Electronic health records have a multitude of benefits for health systems, such as interoperability, improving physician efficiency and easy access to patients' medical history, but the cost of implementation is just one of the barriers of adoption for healthcare organizations, according to health system CIOs.
According to a Health Affairs study, for an average five-physician practice, implementation costs an estimated $162,000, with $85,500 in maintenance expenses during the first year.
But this isn't the only cost driver.
Susan Snedaker, CIO of Tucson, Ariz.-based El Rio Community Health, attributed the high costs to patient data migration.
"In some cases, data is both migrated and archived, and these requirements drive costs since many healthcare organizations, particularly IT departments, lack the resources to maintain daily operations, deliver on project requirements, and migrate to a new EHR," said Ms. Snedaker. "In the current environment, that almost always requires the use of outside vendors. While consultants can bring tremendous expertise and value to the migration effort, they also significantly increase cost."
A cost that continues to evolve
There is more to consider than just an initial and standard implementation fee, and health systems have to account for indirect EHR costs.
"Organizations may not understand that this is a product that will continue to evolve and the core cost of running the system from technology and application support as well as future enhancements," said Raymond Lowe, senior vice president and CIO of Commerce, Calif.-based AltaMed.
Health systems must consider training as a part of their EHR implementation budget.
"Any implementation is 15 percent IT and workflow and 85 percent people," said Mr. Lowe. "People deliver the care and utilize the tools, thus effective change management, continuous support, ongoing training, and optimization activities may or may not have been considered (within the budget). Additionally, we must be mindful of provider burnout and look to balance the right mix of technologies, process change and people adoption."
The other contributing costs to installing a new EHR system pertain to operational process analysis, breaking down business silos, business process redesign and organizational change impact, along with the training of the staff in the new software, according to Tom Barnett, chief information and digital officer of Memphis, Tenn.-based Baptist Memorial Health Care.

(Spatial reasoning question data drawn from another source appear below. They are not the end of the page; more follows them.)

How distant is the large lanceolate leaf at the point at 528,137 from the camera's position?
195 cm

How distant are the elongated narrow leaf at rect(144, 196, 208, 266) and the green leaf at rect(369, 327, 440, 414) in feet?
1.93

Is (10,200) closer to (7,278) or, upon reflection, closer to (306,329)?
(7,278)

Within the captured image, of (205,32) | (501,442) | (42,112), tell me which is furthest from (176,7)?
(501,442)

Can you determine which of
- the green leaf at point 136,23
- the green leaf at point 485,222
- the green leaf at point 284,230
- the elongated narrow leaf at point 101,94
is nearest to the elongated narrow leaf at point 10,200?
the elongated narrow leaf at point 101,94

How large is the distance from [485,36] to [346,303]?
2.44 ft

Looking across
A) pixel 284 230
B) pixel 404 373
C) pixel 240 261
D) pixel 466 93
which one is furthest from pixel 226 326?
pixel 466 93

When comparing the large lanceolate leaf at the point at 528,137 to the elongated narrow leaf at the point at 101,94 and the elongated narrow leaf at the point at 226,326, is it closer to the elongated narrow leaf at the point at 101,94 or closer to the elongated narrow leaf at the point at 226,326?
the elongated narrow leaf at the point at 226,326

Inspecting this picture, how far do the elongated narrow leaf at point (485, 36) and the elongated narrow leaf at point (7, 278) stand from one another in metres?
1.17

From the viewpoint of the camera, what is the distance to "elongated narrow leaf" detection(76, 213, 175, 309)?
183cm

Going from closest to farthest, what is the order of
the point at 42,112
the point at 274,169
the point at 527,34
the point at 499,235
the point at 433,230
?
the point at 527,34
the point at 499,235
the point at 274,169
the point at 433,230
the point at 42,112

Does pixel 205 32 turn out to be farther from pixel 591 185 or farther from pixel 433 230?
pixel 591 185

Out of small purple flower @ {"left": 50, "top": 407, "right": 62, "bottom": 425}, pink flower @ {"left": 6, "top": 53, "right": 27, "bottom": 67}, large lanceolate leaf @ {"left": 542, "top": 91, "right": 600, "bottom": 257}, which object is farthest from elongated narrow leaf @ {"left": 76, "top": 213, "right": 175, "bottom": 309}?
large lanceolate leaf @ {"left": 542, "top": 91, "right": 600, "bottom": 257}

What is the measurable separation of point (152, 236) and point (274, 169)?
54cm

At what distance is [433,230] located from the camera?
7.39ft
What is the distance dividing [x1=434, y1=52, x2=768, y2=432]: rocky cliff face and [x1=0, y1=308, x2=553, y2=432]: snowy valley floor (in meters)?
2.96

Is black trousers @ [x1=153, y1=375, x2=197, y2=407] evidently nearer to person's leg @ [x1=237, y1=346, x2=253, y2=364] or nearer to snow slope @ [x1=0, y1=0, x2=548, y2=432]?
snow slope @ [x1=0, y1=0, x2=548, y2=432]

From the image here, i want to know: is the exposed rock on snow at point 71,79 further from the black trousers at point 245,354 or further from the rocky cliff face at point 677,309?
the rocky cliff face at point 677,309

"Where the added problems can creep in is when organizations allow the allure of customizing features, screens and functionality. That's when costs start rising exponentially not just in the cost of the customizations themselves but the downstream ripple effect of interface changes, report changes, training changes, etc.," Mr. Barnett said. "As for upgrades, depending on the vendor that is used or the magnitude of the upgrade, they can range from very negligible to bordering on small implementations all by themselves."
Is the rate of return worth the cost?
Electronic health records help get entire clinical operations, revenue cycle operations and patients on a single, integrated platform, and health tech leaders say they do see positive rates of returns.
"Today's EHRs more than pay for themselves and, when implemented properly, can positively exceed their ROI projections," said Mr. Barnett.
A positive return on investment is not apparent immediately upon implementing an EHR but is something health tech leaders say shows up directly and indirectly over time.
"If the healthcare organization manages the EHR integration well and tightly manages scope and cost, there can be a significant return on the investment over time. That ROI can show up directly as higher revenues through productivity gains or enhanced revenue capture. It can also show up in less quantifiable ways such as higher provider satisfaction — more time with patients and less documentation time — and more efficient clinical workflows," said Ms. Snedaker.